Why it’s time to diversify your Emerging Market exposure

The valuation divergence between value and growth stocks in the emerging markets has reached an extreme, surpassing previous peaks seen during the technology bubble and the Global Financial Crisis. We believe that today’s record valuation dispersion highlights the significant opportunities available to investors, as well as the risk to existing growth-biased emerging market portfolios.

Much has been written about the unprecedented impact of the coronavirus pandemic – the depth of the economic contraction, the swiftness of the market correction as well as the unparalleled monetary and fiscal response of the policymakers. However, the extraordinariness of the situation does not stop there. Investor fears arising from the pandemic have exacerbated the divide between growth and value stocks within the emerging markets, creating an exceptional valuation gap. The valuation difference between growth and value stocks, on price to earnings terms, now far surpasses previous peaks seen during the technology bubble and Global Financial Crisis. See Fig. 1.

Fig. 1. EM Growth relative to Value


In fact, the most expensive 20% of the stocks within the MSCI Emerging Markets Index is now 3x pricier than the cheapest 20% of the stocks within the index - a valuation dispersion not seen in the last 20 years. See Fig. 2.

Fig. 2. Valuation dispersion within the Emerging Markets


Any discussion on the valuation dispersion between growth and value stocks invariably leads to criticism that certain valuation metrics such as price to book value are now obsolete as the intellectual property, brand and marketing positioning of dominant technology companies do not exist on balance sheets unlike hard, tangible assets. We agree. That is why we do not rely on a single valuation method. We consider signals, both absolute and relative from a range of valuation measures including price-to-earnings (PE), price-to-book (PB) and dividend yield (DY).

Paying the price

We are not suggesting that many of the growth companies that have outperformed are not good businesses. Many of the sectors or sub-sectors that have led growth stocks’ ascent are likely to benefit in the new normal post-covid – ecommerce, cloud, streaming to name a few. We believe that there are key technological trends that will reshape the global landscape as consumer behaviour changes for good. What we question is the premium which investors are willing to pay for such stocks. And whether the premium is based on extrapolating a continuation of these companies’ outsized profits, market share and monopolistic influence into the distant future.

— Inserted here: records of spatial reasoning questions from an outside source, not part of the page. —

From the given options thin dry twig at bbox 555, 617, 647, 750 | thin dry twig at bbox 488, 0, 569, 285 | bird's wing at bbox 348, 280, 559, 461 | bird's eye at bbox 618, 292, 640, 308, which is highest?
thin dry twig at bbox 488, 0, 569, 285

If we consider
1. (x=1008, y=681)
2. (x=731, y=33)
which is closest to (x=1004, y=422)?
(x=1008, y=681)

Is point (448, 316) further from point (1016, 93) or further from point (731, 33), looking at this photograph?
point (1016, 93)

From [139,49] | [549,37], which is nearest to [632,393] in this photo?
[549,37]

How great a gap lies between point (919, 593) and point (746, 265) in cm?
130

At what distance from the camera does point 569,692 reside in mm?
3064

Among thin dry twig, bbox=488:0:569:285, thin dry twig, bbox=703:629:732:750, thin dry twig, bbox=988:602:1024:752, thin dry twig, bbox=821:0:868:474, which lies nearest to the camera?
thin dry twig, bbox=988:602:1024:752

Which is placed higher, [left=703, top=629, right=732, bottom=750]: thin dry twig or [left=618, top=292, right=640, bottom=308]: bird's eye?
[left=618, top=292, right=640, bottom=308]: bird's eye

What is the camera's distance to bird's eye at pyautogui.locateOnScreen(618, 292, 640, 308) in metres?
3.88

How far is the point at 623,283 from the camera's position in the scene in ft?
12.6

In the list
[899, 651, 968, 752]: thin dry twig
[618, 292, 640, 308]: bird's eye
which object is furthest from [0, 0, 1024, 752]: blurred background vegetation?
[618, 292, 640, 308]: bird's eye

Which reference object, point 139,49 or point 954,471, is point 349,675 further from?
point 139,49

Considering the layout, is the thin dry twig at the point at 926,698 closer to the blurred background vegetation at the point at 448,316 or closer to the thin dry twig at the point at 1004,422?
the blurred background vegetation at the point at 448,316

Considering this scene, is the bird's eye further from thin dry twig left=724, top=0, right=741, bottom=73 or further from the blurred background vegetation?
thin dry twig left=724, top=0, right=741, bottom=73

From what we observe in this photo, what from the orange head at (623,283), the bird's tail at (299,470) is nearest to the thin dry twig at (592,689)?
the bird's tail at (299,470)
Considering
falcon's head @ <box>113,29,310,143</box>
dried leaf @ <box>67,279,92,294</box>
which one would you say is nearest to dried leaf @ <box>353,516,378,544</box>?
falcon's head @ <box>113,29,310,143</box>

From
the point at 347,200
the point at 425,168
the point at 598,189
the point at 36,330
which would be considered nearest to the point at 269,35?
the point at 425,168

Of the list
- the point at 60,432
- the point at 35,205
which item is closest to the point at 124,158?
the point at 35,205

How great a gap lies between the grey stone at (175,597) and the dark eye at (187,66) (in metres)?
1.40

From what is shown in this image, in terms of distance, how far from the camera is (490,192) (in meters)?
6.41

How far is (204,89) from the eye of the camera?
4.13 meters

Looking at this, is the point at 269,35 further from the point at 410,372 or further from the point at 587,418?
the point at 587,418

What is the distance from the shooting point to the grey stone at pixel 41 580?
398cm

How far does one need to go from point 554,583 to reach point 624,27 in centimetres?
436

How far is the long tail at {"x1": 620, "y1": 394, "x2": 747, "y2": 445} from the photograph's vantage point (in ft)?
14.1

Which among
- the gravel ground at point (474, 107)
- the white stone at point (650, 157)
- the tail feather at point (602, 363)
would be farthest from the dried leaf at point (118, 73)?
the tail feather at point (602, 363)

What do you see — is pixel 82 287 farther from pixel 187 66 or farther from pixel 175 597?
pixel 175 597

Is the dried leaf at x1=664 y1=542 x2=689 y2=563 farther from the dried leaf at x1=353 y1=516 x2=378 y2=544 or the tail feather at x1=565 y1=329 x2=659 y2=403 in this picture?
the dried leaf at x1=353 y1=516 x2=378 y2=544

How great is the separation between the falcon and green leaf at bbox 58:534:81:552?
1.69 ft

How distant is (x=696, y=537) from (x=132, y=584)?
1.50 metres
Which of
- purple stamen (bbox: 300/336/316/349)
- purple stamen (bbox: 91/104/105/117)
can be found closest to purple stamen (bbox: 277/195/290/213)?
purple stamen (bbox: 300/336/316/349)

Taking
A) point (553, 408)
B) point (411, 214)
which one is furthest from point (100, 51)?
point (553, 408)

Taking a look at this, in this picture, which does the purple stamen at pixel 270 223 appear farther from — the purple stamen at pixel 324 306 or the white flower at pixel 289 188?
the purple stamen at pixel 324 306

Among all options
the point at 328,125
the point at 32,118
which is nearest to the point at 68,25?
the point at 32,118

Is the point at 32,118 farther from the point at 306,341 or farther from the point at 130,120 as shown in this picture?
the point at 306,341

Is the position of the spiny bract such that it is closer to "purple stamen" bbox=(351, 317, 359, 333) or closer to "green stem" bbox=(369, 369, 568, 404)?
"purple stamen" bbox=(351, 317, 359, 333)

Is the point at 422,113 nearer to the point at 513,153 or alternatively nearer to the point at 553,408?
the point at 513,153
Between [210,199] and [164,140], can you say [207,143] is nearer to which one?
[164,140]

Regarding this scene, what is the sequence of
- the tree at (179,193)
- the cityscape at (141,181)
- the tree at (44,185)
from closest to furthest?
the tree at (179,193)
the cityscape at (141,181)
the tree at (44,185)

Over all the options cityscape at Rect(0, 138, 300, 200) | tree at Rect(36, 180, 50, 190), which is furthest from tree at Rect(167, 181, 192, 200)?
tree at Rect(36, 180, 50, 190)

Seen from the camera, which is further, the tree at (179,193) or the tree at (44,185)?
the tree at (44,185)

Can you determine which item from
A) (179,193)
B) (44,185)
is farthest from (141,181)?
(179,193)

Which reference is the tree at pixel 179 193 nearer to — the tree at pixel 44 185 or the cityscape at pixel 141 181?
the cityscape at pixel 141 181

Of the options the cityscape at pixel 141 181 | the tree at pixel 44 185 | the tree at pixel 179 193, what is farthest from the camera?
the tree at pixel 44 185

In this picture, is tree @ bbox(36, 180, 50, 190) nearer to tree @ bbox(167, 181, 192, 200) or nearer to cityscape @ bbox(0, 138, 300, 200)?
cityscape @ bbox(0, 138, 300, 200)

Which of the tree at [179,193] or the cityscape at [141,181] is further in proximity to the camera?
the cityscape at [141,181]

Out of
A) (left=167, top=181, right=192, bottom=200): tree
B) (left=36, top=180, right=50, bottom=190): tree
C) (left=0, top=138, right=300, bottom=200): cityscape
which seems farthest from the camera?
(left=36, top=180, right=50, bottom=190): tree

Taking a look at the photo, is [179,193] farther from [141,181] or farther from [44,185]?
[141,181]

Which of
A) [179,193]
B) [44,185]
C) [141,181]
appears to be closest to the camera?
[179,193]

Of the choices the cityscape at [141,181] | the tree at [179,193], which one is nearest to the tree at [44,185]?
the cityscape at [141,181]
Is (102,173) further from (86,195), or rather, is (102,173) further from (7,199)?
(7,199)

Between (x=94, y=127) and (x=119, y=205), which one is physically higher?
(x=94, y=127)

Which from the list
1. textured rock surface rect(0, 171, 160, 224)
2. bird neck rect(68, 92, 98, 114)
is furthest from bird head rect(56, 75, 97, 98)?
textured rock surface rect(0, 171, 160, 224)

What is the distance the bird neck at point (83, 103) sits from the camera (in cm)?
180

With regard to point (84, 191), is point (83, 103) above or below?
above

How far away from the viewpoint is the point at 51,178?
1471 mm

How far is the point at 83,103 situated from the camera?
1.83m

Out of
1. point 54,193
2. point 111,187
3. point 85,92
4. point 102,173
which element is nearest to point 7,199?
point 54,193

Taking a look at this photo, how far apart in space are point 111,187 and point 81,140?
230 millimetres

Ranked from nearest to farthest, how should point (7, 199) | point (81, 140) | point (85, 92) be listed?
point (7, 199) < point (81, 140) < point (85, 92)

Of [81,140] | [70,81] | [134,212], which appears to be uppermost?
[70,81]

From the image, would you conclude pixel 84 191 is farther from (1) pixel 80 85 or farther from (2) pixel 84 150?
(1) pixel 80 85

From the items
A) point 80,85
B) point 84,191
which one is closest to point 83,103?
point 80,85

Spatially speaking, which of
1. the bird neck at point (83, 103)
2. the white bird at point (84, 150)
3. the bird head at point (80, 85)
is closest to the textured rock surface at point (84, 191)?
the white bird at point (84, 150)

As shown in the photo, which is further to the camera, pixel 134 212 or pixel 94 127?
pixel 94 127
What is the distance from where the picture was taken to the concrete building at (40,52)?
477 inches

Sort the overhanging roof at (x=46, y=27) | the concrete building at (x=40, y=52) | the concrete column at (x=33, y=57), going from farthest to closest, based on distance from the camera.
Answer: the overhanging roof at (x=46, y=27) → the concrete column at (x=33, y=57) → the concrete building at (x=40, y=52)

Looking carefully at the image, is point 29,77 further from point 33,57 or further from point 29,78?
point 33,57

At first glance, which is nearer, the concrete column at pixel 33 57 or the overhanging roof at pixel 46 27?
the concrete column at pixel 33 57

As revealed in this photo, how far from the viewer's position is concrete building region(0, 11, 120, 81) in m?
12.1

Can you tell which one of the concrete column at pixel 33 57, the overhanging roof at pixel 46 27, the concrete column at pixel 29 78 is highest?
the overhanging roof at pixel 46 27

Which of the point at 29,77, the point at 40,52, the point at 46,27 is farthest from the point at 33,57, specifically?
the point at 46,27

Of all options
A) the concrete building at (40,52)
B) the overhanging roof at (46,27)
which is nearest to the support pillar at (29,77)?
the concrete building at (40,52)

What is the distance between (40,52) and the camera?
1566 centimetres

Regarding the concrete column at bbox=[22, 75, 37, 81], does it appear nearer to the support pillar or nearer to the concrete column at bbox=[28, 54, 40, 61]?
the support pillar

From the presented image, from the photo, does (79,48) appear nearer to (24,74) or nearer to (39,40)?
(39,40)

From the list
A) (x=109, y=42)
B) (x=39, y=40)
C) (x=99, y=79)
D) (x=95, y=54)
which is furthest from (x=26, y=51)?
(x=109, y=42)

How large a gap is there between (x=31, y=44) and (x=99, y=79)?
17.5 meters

We are also not suggesting that every stock within the cheapest quintile of the index will eventually shine. There are companies which are cheap for a reason. Through fundamental analysis, we filter out poorly-run companies, broken business models as well as value traps and seek to identify good companies that are trading below their fair valuations. Ultimately, we invest in companies where we are highly confident that their discounted valuations are a result of temporary near-term headwinds and that these companies would deliver sustainable earnings over the long term. At the point of writing, we have found attractive opportunities in South Africa and Mexico where investors may tend to overlook given the unfavourable news headlines. We also have broad exposure across China, just not in the overpriced sectors. Our investment philosophy takes advantage of investors’ behavioural bias – the tendency for investors to over-react to both good and bad news, causing them to overpay in the former and underpay in the latter. The pandemic has compounded these tendencies.

We believe that buying value stocks at this point in the cycle at such extreme valuation dispersion, increases the probability of us adding significant value (excuse the pun) to our portfolios over the medium and long term.

Why value now?

Value has underperformed growth in the last ten years, testing the resolve of even the most committed value investor. So why look at value now? For one, we believe that today’s record valuation dispersion highlights the significant opportunities available as well as the risk to existing growth-biased emerging market exposures.

At the same time, value’s decade-long underperformance has taken place against a backdrop of eroding inflation expectations and falling interest rates. Low discount rates have in turn justified the lofty valuations of many growth stocks. Today, the unprecedented fiscal and monetary stimuli aimed at offsetting the impact of COVID-19 has caused money supply to spike. Fig. 3 shows that M2, a measure of money supply which includes cash in circulation as well as in savings deposits, has hit a record high as a percentage of nominal GDP.

Fig. 3. Record high level of M2 to GDP


In more normal times, such high levels of excess cash would fund the purchases of financial assets (which we have seen) as well as goods and services. In the months ahead, optimism over a successful vaccine or treatment can cause a rise in inflationary expectations. Less uncertainty over the macro outlook and higher discount rates can compel investors to seek out the bargains found in value stocks.

Time to diversify

Our research tells us that most asset owners are likely to have a growth bias in their existing emerging market exposures since value managers currently account for only about 10% of the Global Emerging Market universe1. This implies that value managers are likely to offer substantial diversification benefits for long term investors with existing emerging market exposures.

Even for investors without existing growth-biased emerging market exposures, it is reasonable to assume that the extreme valuation divergence is throwing up attractive opportunities. Ironically the extended period in which value investing has not worked, sets the stage for value investing to return.

History tells us that the rotation to value tends to be hard and fast. Investors may want to get prepared.